# Food?



## mousetastic1995 (Mar 26, 2010)

Hi, I just got my mouse, and I have hamster food. They didn't have any rat/mouse food in the petshop, and I'm curious what I should take out. Heres a pic of my mouse's bowl.










Should I take the sunflower seeds and corn out? If it helps, I get it by the pound at the petshop, like 3 dollars for a pound or so.


----------



## Norman's Mom (Feb 12, 2010)

Hamster food is actually more ideal for mice than rat and mouse mix. Most rat and mouse mixes are far too high in crude protein...pet shop meeces need around 13%. I also stay far away from anything made by Kaytee. There is a chemical they put in Kaytee to preserve foods that has been known to be lethal to mice.

Anyhoo...I pick out Sunflower seeds and peanuts to use as treats alone. Sunflower seeds and peanuts are the two number one causes of food allergy in mice, and they are super fatty...they should be used as treats only, and if the mouse is allergic...never. I generally leave corn...although there is some studies that point to corn being cancer-causing...however there is discrepancy between feeding fresh corn and dried...and there really isn't enough conclusive evidence, IMO, that corn does cause cancer for sure for me to be overly worried about it. I haven't had any tumors in almost two years, so I let the corn stay. If you want to pick out the corn, go for it.

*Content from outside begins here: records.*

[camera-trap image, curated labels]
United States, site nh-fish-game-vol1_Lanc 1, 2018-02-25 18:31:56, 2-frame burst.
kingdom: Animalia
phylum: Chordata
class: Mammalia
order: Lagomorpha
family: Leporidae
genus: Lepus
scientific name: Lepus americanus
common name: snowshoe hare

You do want to supplement that mix with fresh foods and Hard Proteins a couple of times a week though...like dog kibble, pasta, mealworms, crickets, scrambled eggs, chicken or turkey, oatmeal....stuff like that.


----------



## mousetastic1995 (Mar 26, 2010)

K, I will pick out the sunny seeds everytime I feed him. There isn't much corn in it, so I think I'll leave it. And the bedding (Aspen) is made by kaytee, is that alright?


----------



## Norman's Mom (Feb 12, 2010)

Kaytee bedding is OK....it's their food that is rubbish.

BUT...from experience, I personally stay far away from *any* wood-based bedding. Over the many years I have owned mice, wood-based bedding became such a huge problem for me that I altogether quit using it several years ago. If you freeze it in a sub-zero freezer (or bake it), that will kill any mites or other external parasites that come in on it (wood bedding is notorious for bring these nasty little "extra" gifts with it)....but I had SO many of my pet shop mice pop allergies to the bedding that it just wasn't worth it anymore. They suffered constantly from URI's...dusty wood bedding can make them sick, and some bedding, if it isn't kiln-dried, secretes natural oils that can kill mice....I just gave up. If you don't freeze or bake bedding before giving it to them, wood-based bedding is the number one cause of external parasites (mites or lice)...so that's another issue that wood-bedding can cause.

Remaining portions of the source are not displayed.